Monday morning was the first time clients had to “outright sell stuff,” Nomura’s Charlie McElligott wrote Tuesday, as US equities continued to careen wildly about.
Portfolio VaR, he wrote, “just absolutely blew out.”
That, in turn, dictated mechanical deleveraging, which eventually gave way to tactical considerations for the discretionary crowd, who started playing offense, selling puts and buying calls (or selling vol and buying dips, if you like).
Headed into the week, the setup in the vol space was defined by huge demand for protection. McElligott described a “violent” grab for downside late last week, noting that “between old hedges and new hedge demand, last Friday was the largest single-day of Put volume in history.” That continued early Monday, when vol-of-vol escalated materially (figure below).
That matters in the context of the post-OpEx landscape. Despite the gamma roll off, the new puts “kept the Dealer position near ‘max short Gamma vs spot'” in US majors and related ETFs, Charlie wrote. That’s dry kindling. It opens the door to a “selling begets selling” dynamic or (and this is crucial) an upside crash.
Note the italics I used. As McElligott reminded folks, “short gamma cuts both ways.” Too often, that simple idea is lost in the media’s penchant for attributing crashes to mechanical flows and rallies to “dip-buyers.”
The above also meant the extreme negative delta in QQQ and IWM was “preserved” (if you will), setting the stage for a squeeze in the event spot managed to bounce. (Which it did.)
McElligott went into considerable detail, but he summed it up concisely. “Like always, the combustible, tried-and-true mix of client conditioning to ‘sell the vol rip’ / ‘buy the spot dip’ alongside ‘max short Dealer Gamma vs spot’ but paired with extreme ‘short $Delta’ was the perfect recipe for a biblical ‘crash-up,'” he wrote, adding that “as Put sellers began furiously selling (as spot rallied away from their strikes), Dealers bot back short hedges, which cratered the value of downside Puts and further accelerated the Dealer ‘short hedge’-covering, while the rapid loss of value in Puts then incentivized additional monetization of downside, and [all] as the client upside Call buying was occurring, creating more Deltas to buy.”
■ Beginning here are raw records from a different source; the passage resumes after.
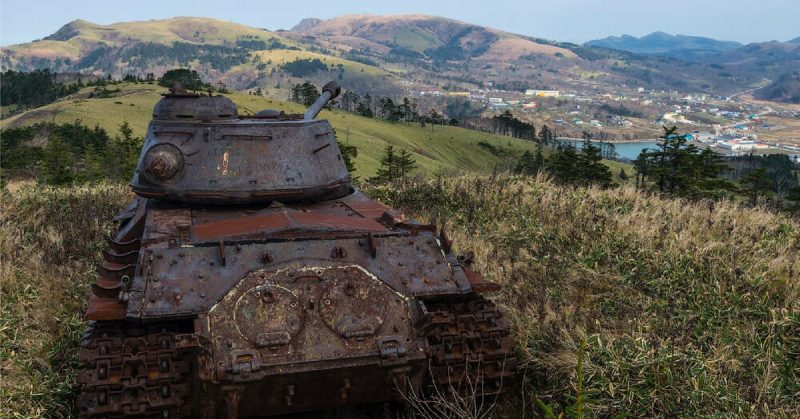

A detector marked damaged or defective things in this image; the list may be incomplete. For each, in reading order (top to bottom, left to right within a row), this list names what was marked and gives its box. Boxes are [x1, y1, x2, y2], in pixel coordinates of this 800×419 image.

rusty tank [78, 80, 516, 418]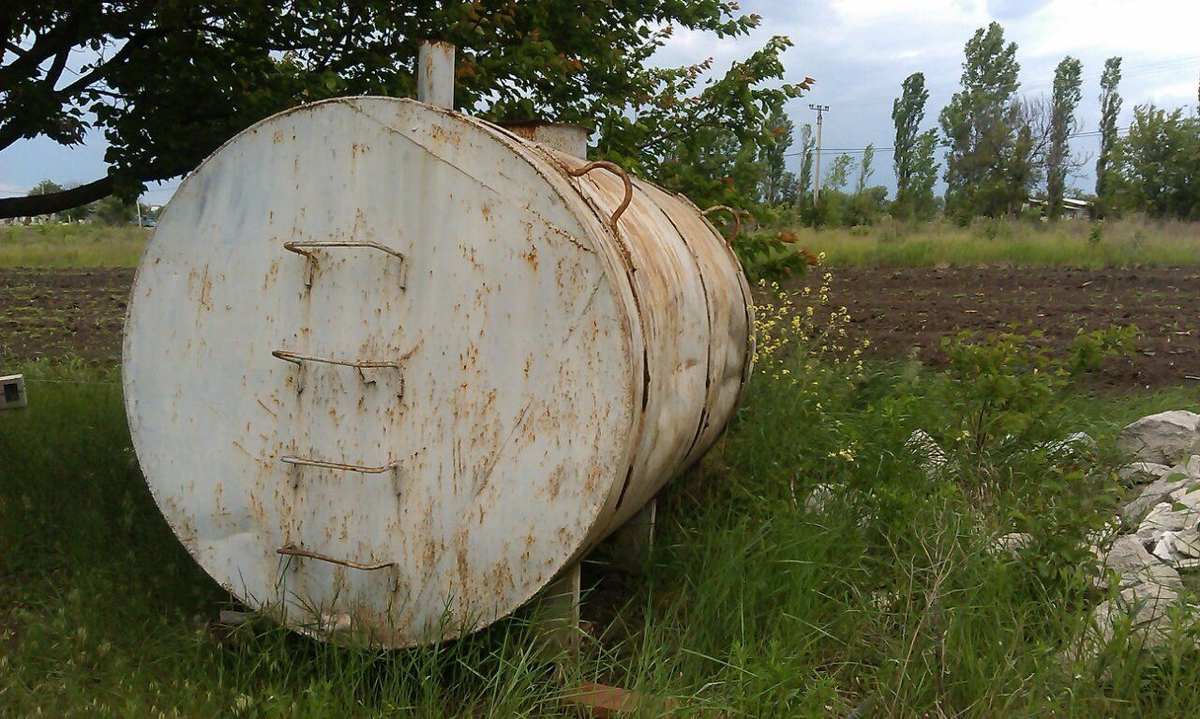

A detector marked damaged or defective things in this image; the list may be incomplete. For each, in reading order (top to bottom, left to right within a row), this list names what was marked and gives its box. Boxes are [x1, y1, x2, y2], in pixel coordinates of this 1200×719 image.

rusty metal tank [121, 94, 748, 648]
rusty metal surface [124, 95, 748, 648]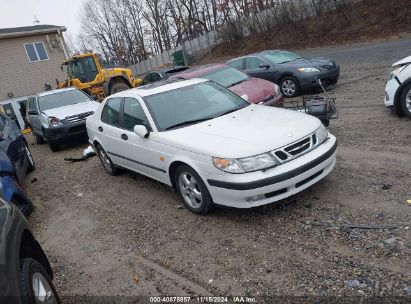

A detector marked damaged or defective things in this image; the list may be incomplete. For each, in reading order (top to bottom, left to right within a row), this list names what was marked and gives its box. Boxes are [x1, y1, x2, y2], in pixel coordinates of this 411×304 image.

damaged vehicle [26, 87, 100, 151]
damaged vehicle [87, 79, 338, 215]
damaged vehicle [386, 54, 411, 119]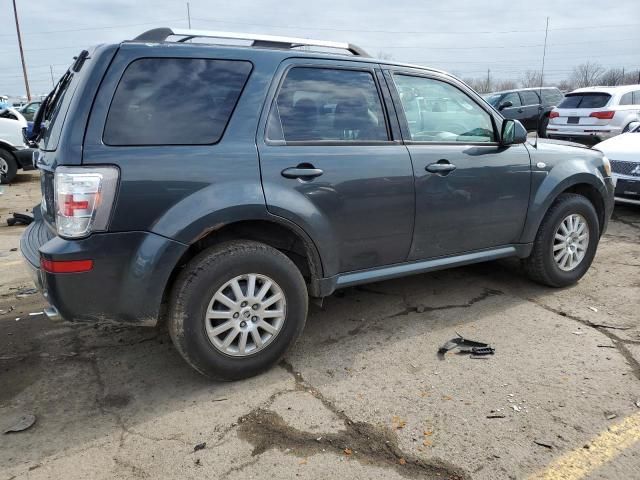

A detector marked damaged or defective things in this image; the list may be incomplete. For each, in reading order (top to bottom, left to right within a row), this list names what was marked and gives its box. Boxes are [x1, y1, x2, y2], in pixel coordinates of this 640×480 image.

cracked asphalt pavement [1, 171, 640, 478]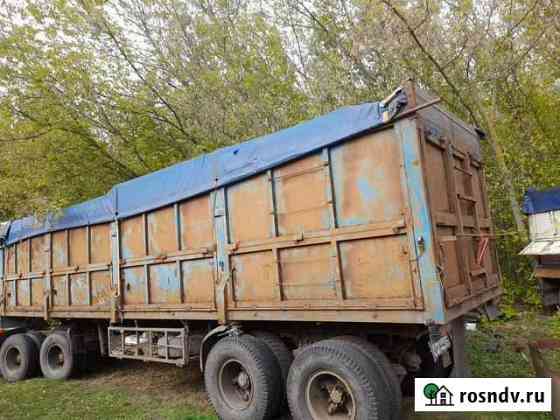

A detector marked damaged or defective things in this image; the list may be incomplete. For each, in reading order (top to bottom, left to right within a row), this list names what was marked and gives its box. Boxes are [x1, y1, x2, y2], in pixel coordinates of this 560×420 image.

That’s the story of Monday’s reversal. And that’s why it’s not particularly helpful to read mainstream media market wraps during times like these. Financial journalists (bless them) are compelled to provide perfunctory recaps amenable to a wide audience. It’s not that they’re incapable, it’s that they have a mandate to write for public consumption, which isn’t always consistent with veracity. So, you get half the story if you’re lucky. On Monday, most of the coverage simply wasn’t accurate at all.